Business, as they say, was about to pick up. Wrestlemania 14 in Boston featured the iconic appearance of Mike Tyson as special referee for the WWF Title match between Shawn Michaels and Steve Austin. I was no longer on the creative team, but the issues Michaels had with Vince, the match, the finish, and everything else in the world had become widely known in the company. This Mania stands out for the image of Undertaker sitting at the monitor with his fists taped, apparently giving indication of what he'd do if Michaels didn't do business the proper way, and my usual travel problems. The office had booked me into a hotel in downtown Boston with no air conditioning operating until April 15, on March 29 in a freak heat wave in the city. To get air, I had to move next door to a newer hotel at $50 per night out of my pocket.

I attended Wrestlemania 15 in Philadelphia in 1999 due to my backstage duties, but was finishing up at the time to move to Louisville and establish the developmental program at Ohio Valley Wrestling, so for me the memory that mosts stands out is seeing Jim Ross return to announcing after time on the sidelines due to Bell's Palsy.

Being in Louisville full-time, I skipped Wrestlemania 16 in Anaheim completely--but through a complete fluke, I would yet achieve my last goal, to actually WRESTLE at Wrestlemania!
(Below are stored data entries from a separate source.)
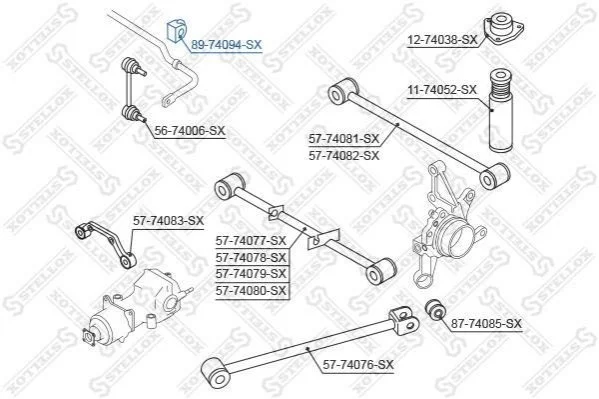 89-74094-SX
12-74038-SX
11-74052-SX
56-74006-SX
57-74081-SX
57-74082-SX
57-74083-SX
57-74077-SX
57-74078-SX
57-74079-SX
57-74080-SX
87-74085-SX
57-74076-SX
STELLOX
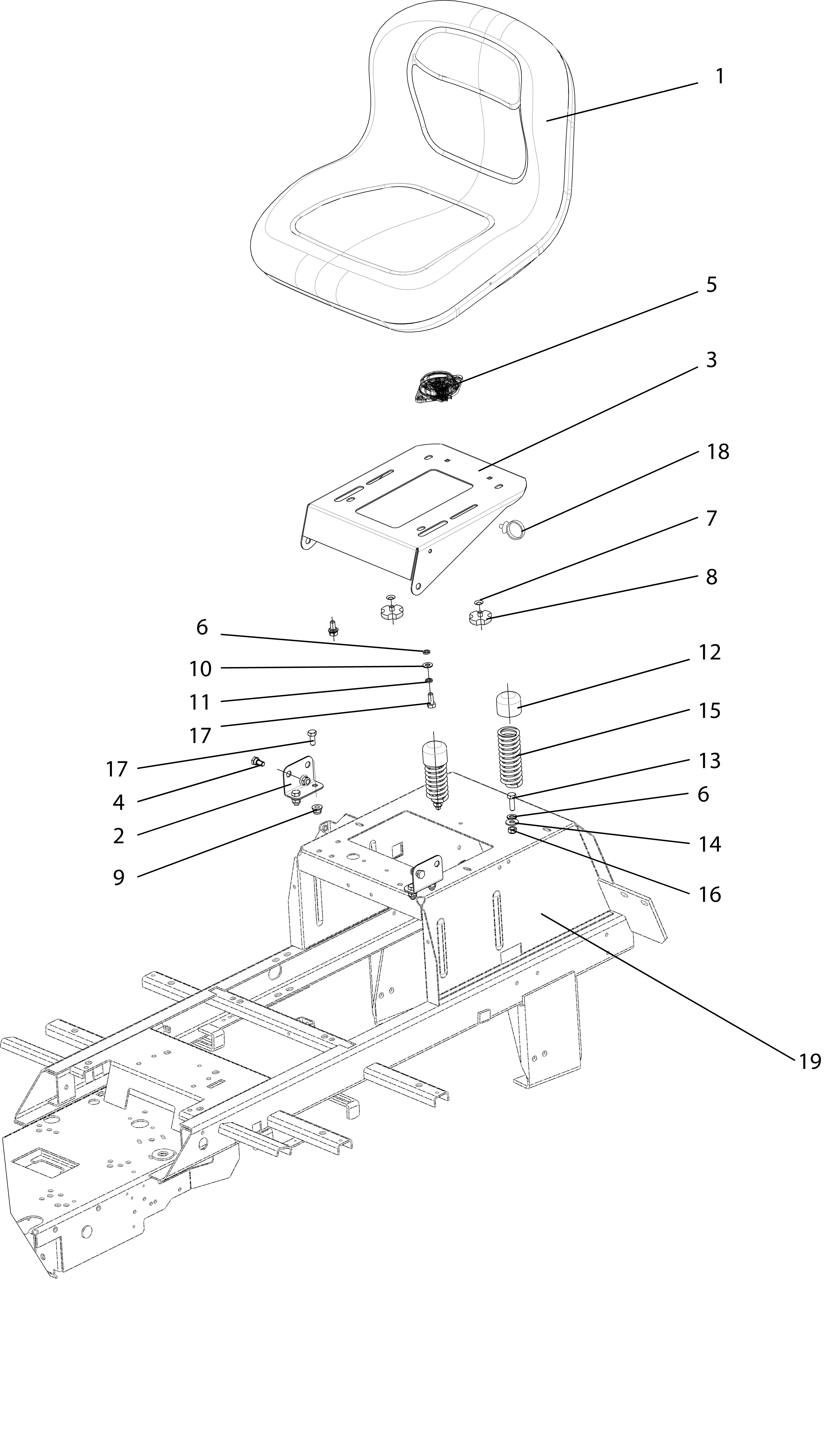 1
5
3
18
7
8
6
10
11
17
12
15
17
13
4
6
2
14
9
16
19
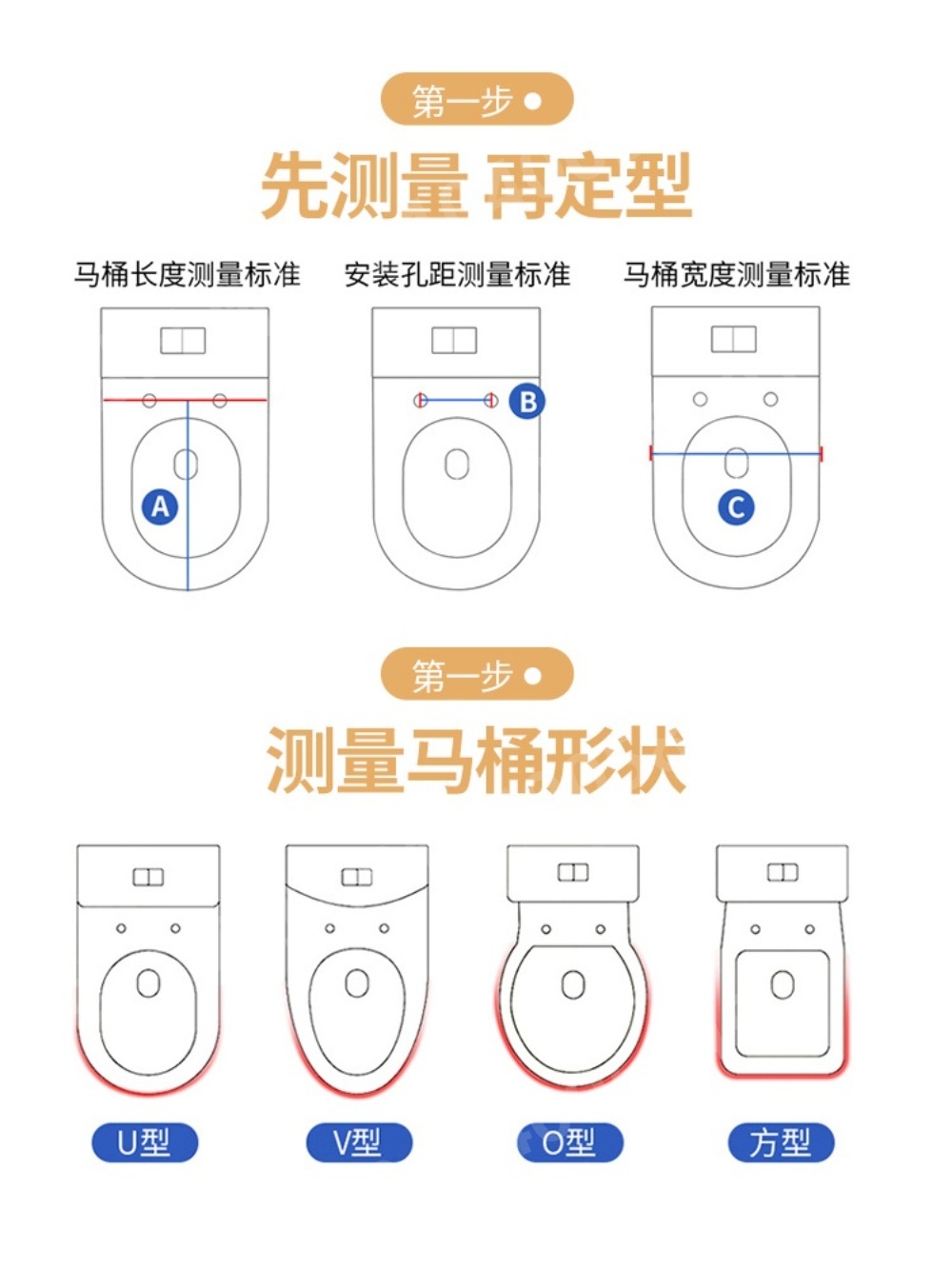 第一步

先测量 再定型

马桶长度测量标准

A

安装孔距测量标准

B

马桶宽度测量标准

C

第一步

测量马桶形状

U型

V型

O型

方型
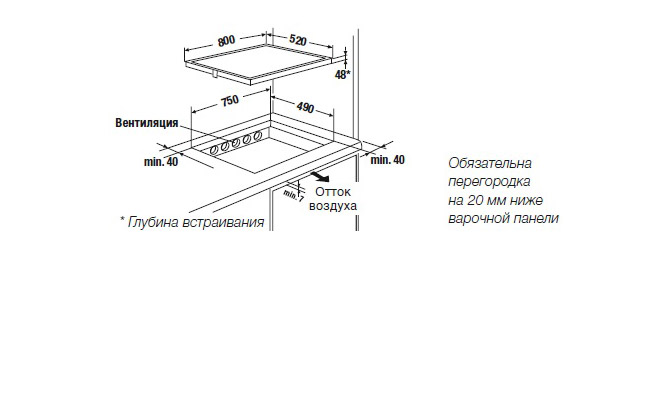 800
520
48*
750
490
Вентиляция
min. 40
min. 40
min. 7
Отток воздуха
* Глубина встраивания

Обязательна перегородка на 20 мм ниже варочной панели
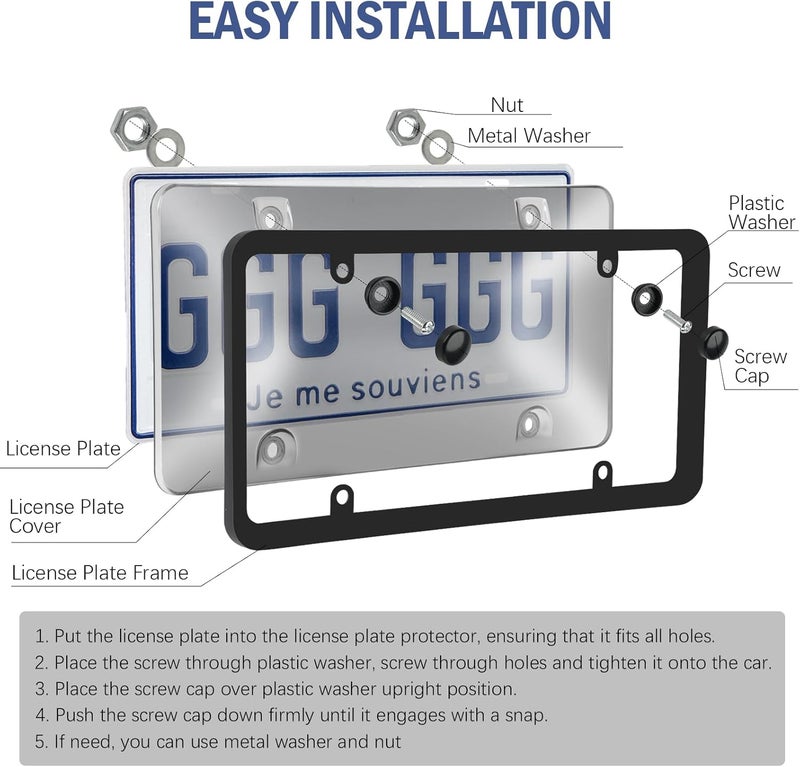 EASY INSTALLATION

Nut
Metal Washer
Plastic Washer
Screw
Screw Cap

GGG GGG
Je me souviens

License Plate
License Plate Cover
License Plate Frame

1. Put the license plate into the license plate protector, ensuring that it fits all holes.
2. Place the screw through plastic washer, screw through holes and tighten it onto the car.
3. Place the screw cap over plastic washer upright position.
4. Push the screw cap down firmly until it engages with a snap.
5. If need, you can use metal washer and nut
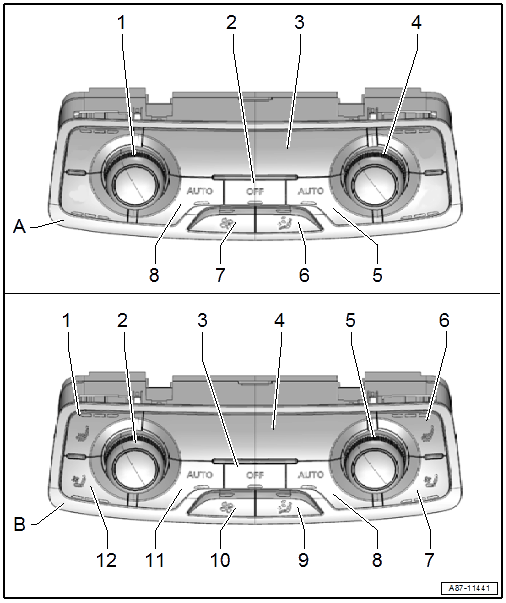 1 2 3 4

AUTO OFF AUTO

A

8 7 6 5

1 2 3 4 5 6

AUTO OFF AUTO

B

12 11 10 9 8 7

A87-11441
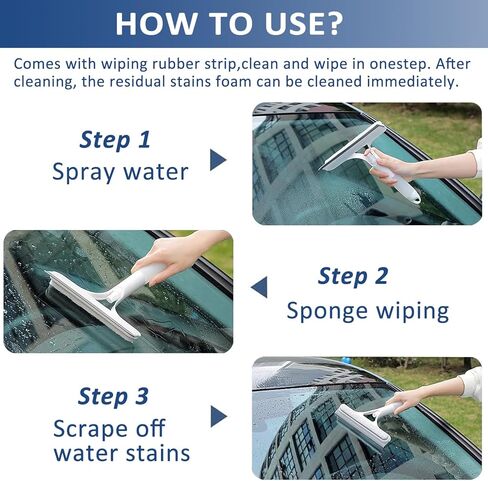 HOW TO USE?

Comes with wiping rubber strip,clean and wipe in onestep. After cleaning, the residual stains foam can be cleaned immediately.

Step 1
Spray water

Step 2
Sponge wiping

Step 3
Scrape off water stains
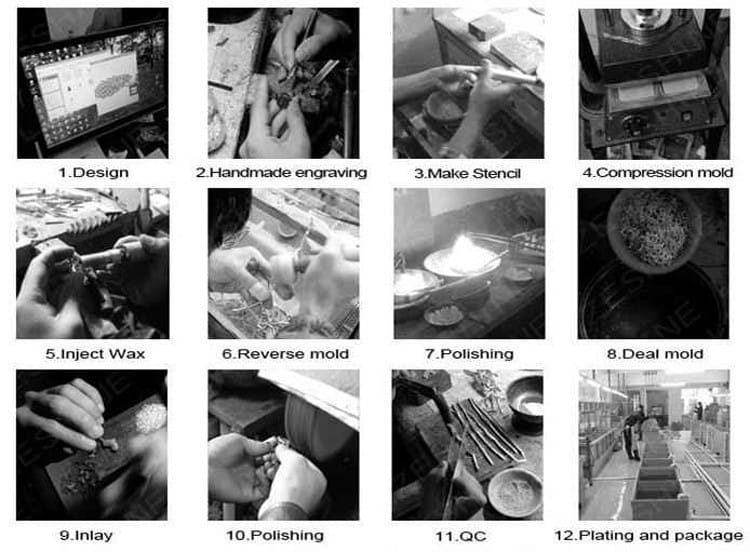 1.Design

2.Handmade engraving

3.Make Stencil

4.Compression mold

5.Inject Wax

6.Reverse mold

7.Polishing

8.Deal mold

9.Inlay

10.Polishing

11.QC

12.Plating and package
Wrestlemania 17 was in Houston, Texas in 2001, and it would feature as a main event the biggest-money match in pro wrestling ever to that point in time, Steve Austin versus the Rock. I was scheduled to be in Houston, because we were having meetings that weekend about the developmental program with the top talent relations people under Jim Ross. In a phone conversation, Bruce Prichard told me he was in the "Gimmick Battle Royal", where many legends would come back in the personas they had worked the WWF in, as Brother Love. I jokingly said I should enter so we could get in the corner and beat each other up safely, and stay away from all the old-timer's potatoes. He said, "You wanna be in it?" I replied "Sure". That is how hard it was to get booked to wrestle on the undercard of the biggest money wrestling event in recorded history.

Of course, it didn't turn out to be that easy. I went into the match with a minor black eye from an OVW spot the previous week. I gut-shotted Bruce with the racket in the corner, and he bent over to sell it and headbutted me in the mouth, fattening my lip and bruising my jaw. I believe I stepped on his toes and hit him at least once in the face with a punch. At least I ran to the ring and in doing so got a bigger pop than many of my slower-moving contemporaries. I also ended up aggravating a hernia I had had since a 2000 match with Bob Armstrong, and ended up having surgery for it a few months later. But it was fun, and a great experience working the Astrodome in front of 68,000 fans, the biggest crowd I had ever appeared before.

I went to Wrestlemania 18 in Toronto, but just as a backstage spectator, and that was the last. It does have an infectuous energy, but only, for me, if you're in the middle of it. It also can just about hospitalize you due to exhaustion if you're in the middle of it. But while some of my feelings about the WWF/E can be conflicted, I did as a whole enjoy my involvement with Wrestlemania events, and they provided memories, of one kind or another, that will last forever.